Here is a simple one
You have two cans of 5 and 7 liters ...how will u measure 11 litrs using only these and no other ..
- First, fill the 7 liter can up to the top and pour it into the big bucket.
Result: 7- Fill the 7 liter can up again, and from there, put as much fluid as you can into the 5 liter can. You will have two liters left in the 7 liter can. Pour these into the big bucket.
Result: 9- Repeat step 2.
Result: 11
VoidSpace, I just give you an advice like this, you should go home looka t yourself in the mirror, you see, you just a little 2month old lion and how about YvesM, see his face, shining bright like a star in codeguru forum...How could you make such an easy, simple question for a $m@rt super moderator like that...?Quote:
Originally posted by voidspace
Ok..
Here is a simple one
You have two cans of 5 and 7 liters ...how will u measure 11 litrs using only these and no other ..
YvesM, you are so great, your answer s soooo smart... I really admire your talent, I wish I was born to be sm@rt like you...:)
another simple one...
1)you have two empty container one is 5lb another is 3 lb
2)how do u fill your 5lb container with exactly 4 lb of water?
- Fill the 3lb container with 3 lb, pour it into the 5lb container. Fill the 3 lb container again with 3 lb, and pour as much as you can (2 lb) into the 5 lb container.
Result 5lb is full, 3lb contains 1 lb- Discard the contents of the 5lb container and pour the 1lb from the 3lb container into the 5lb container.
Result: 5lb contains 1 lb, 3lb is empty- fill the 3lb container fully up and pour its contents into the 5lb container.
Result: 5lb contains 4lb, 3lb is empty.
ON MY FACE:(
well anyway...cool Mr.Yves...didn't see that comin...

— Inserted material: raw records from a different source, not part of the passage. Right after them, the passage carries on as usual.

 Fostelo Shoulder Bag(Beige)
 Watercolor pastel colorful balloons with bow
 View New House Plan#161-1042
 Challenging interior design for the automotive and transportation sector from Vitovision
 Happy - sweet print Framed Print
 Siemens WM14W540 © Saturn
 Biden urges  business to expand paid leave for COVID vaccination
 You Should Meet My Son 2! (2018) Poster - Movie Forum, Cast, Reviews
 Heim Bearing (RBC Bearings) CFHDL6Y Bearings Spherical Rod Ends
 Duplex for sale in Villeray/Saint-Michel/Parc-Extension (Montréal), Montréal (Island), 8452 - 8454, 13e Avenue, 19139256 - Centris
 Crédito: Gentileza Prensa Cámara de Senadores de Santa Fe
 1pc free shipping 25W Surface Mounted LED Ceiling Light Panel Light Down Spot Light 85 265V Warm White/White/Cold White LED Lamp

BTW: this puzzle is from die hard 3..:D
Yves ...is officially the container king ..LOL..ur turn
I don't know if this one has been posted yet, but it's a pretty hard one.

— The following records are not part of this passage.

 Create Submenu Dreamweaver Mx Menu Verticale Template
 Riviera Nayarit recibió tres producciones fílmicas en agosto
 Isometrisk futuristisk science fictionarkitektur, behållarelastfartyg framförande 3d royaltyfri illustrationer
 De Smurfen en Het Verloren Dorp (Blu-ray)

100 american tourists get captured by cannibals. Of course they get the token chance to go free if they pass a certain test. The test in this instance is the following: each one will recieve a hat that's either blue, red or white. They will be put into a big circle, so that everyone can see all the hats, except their own hat. Then the chief will go around asking people at random which color their hat is. If the person answers correctly, then that person goes free.
The question is, with which strategy can you save the maximum number of people ?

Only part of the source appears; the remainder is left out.